Written tasks >>
(1) Return the passage of the XQuery question between "My objective is" and "that with fn:parse-xml.", inclusive.
(2) Please resume the eXist-db XQuery question from its last sentence and carry it on.

Source >>
#####

2

As XML content in an HTTP POST request, I receive the following which I process in Xquery 3.1 (eXist-db 5.2):

<request id="foo">
     <p>The is a description with a line break&lt;br/&gt;and another linebreak&lt;br/&gt;and
            here is an ampersand&amp;.</p>
<request>

My objective is to take the node <p> and insert it into a TEI file in eXist-db. If I just insert the fragment as-is, no errors are thrown.

However I need to transform any instances of string &lt;br/&gt; into element <lb/> before adding it to the TEI document. I try that with fn:parse-xml.

#####

Lines of data >>
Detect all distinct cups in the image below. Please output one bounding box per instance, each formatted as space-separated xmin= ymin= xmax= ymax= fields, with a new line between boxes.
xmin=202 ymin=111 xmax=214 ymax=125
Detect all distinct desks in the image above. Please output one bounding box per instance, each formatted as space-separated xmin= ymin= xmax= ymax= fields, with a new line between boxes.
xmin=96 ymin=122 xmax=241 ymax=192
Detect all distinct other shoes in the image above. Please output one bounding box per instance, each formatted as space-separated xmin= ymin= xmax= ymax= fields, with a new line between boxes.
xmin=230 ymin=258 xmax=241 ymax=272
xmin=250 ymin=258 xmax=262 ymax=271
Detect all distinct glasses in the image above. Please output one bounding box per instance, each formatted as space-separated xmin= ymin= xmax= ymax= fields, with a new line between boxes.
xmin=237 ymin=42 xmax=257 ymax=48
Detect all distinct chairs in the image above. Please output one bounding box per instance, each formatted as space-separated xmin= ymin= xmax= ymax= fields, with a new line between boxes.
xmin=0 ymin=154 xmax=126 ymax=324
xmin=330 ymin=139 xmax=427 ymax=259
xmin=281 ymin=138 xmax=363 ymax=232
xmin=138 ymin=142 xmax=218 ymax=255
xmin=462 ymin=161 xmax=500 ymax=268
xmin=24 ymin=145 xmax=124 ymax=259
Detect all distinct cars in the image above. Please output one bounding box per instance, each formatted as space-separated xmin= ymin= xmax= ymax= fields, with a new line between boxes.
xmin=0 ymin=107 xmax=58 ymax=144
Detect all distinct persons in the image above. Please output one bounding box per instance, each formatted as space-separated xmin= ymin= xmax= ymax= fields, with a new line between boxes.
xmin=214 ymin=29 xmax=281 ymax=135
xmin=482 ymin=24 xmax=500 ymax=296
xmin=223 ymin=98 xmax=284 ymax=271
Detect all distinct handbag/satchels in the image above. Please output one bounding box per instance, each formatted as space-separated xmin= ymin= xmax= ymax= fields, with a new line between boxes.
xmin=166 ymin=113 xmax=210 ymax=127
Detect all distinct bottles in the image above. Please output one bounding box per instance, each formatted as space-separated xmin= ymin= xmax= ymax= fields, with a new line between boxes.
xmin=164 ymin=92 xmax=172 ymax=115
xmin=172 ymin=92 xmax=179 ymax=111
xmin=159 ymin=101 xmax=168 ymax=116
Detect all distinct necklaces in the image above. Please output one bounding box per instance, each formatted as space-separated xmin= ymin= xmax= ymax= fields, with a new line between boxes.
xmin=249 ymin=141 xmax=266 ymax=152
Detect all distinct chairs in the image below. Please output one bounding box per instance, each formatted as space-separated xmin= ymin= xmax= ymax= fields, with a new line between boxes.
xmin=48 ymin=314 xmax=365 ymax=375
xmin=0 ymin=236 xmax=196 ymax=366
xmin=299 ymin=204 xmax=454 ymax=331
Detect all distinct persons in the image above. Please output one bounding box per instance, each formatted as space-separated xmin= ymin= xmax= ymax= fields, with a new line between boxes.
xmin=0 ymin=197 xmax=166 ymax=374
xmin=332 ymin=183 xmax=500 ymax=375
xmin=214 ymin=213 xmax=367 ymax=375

#####

Responses to the exercise >>
(1)
My objective is to take the node <p> and insert it into a TEI file in eXist-db. If I just insert the fragment as-is, no errors are thrown.

However I need to transform any instances of string &lt;br/&gt; into element <lb/> before adding it to the TEI document. I try that with fn:parse-xml.

(2)
Applying the following, however, throws an error on &amp...which surprises me:

let $xml := <request id="foo">
                 <p>The is a description with a line break&lt;br/&gt;and 
                    another linebreak&lt;br/&gt;and here is an ampersand&amp;.</p>
           <request>
let $newxml := <p>{replace($xml//p/text(),"&lt;br/&gt;","&lt;lb/&gt;")}</p>
return <p>{fn:parse-xml($newxml)}</p>

error:

Description: err:FODC0006 String passed to fn:parse-xml is not a well-formed XML document.: Document is not valid.
Fatal : The entity name must immediately follow the '&' in the entity reference.

If I remove &amp; the fragment parses just fine. Why is this producing an error if it is legal XML? How can I achieve the needed result?

Many thanks in advance.

ps. I am open to both Xquery and XSLT solutions.

jbrehr
  • 775
  • 6
  • 19

1 Answers1

2

It seems that the issue is the HTML entities. It would work with numeric entities (i.e. &#60; instead of &lt; and &#62; instead of &gt;), but the XML parser doesn't know about HTML character entities.

Useutil:parse-html() instead of fn:parse-xml().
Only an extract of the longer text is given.